▶ [Exercise details] Reproduce the records below exactly; the images should not appear.

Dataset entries
====

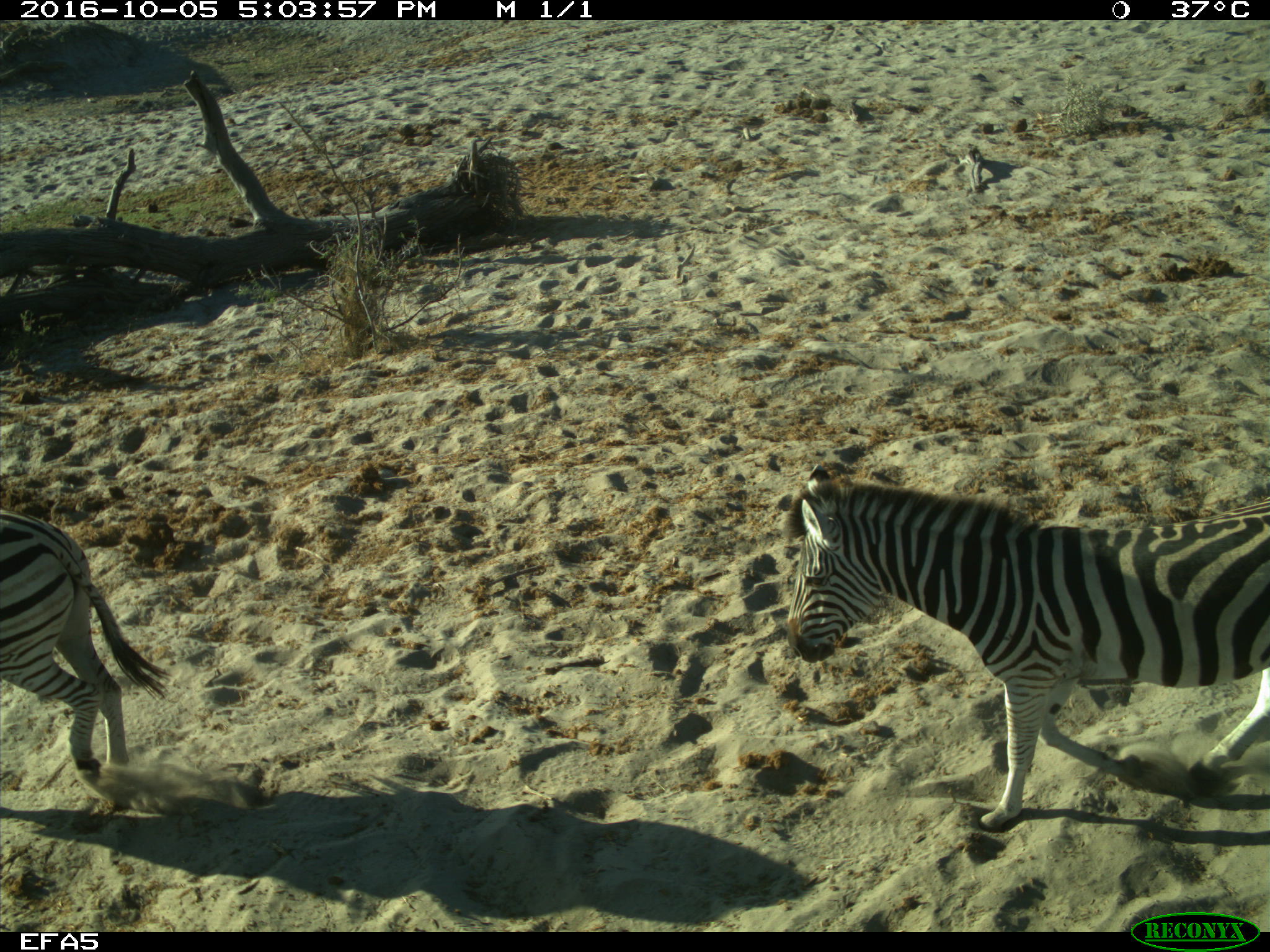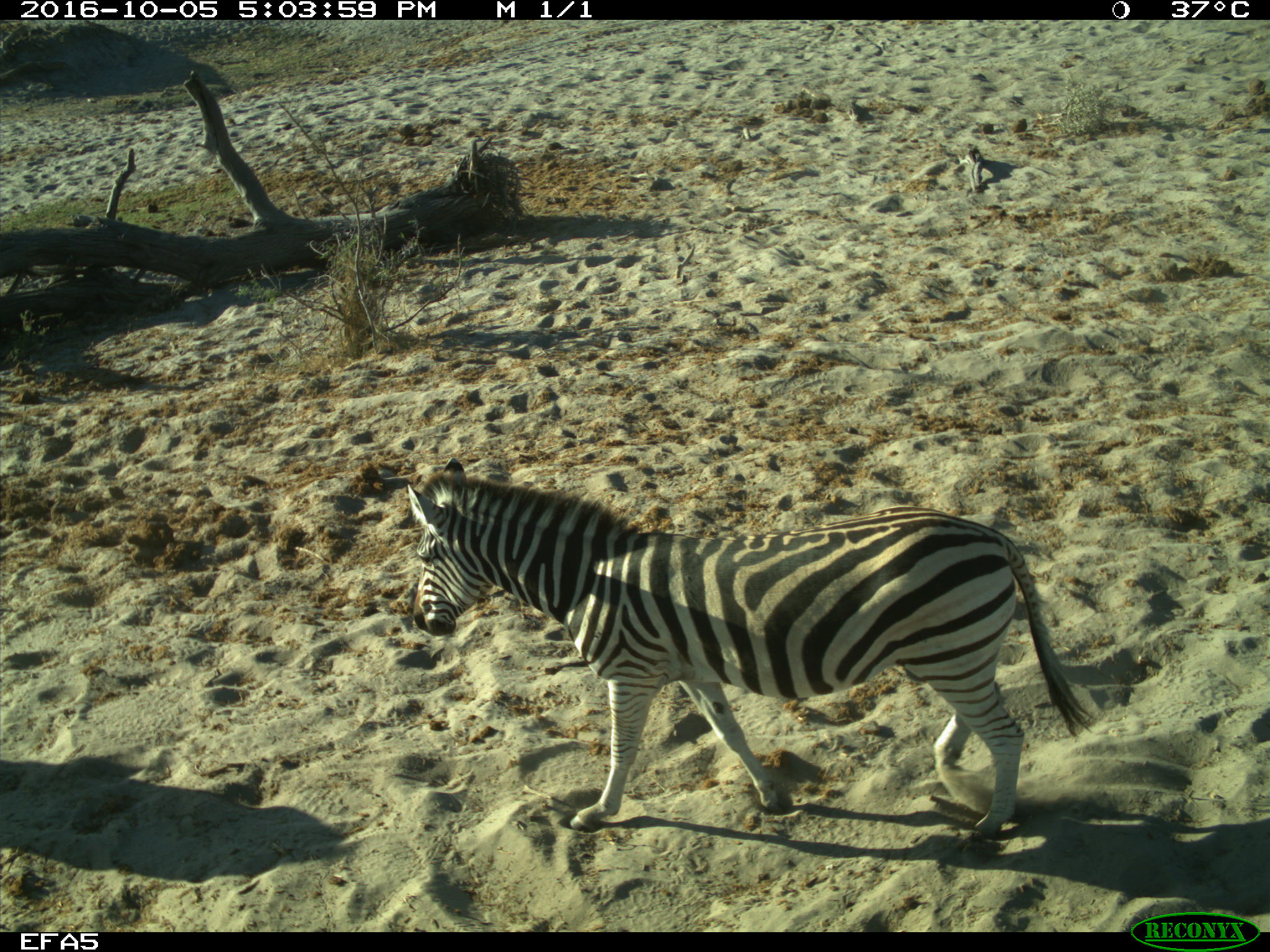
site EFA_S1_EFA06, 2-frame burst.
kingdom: Animalia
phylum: Chordata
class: Mammalia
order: Perissodactyla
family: Equidae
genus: Equus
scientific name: Equus quagga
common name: plains zebra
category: zebraplains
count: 2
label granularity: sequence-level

====

▶ [Reply]
site EFA_S1_EFA06, 2-frame burst.
kingdom: Animalia
phylum: Chordata
class: Mammalia
order: Perissodactyla
family: Equidae
genus: Equus
scientific name: Equus quagga
common name: plains zebra
category: zebraplains
count: 2
label granularity: sequence-level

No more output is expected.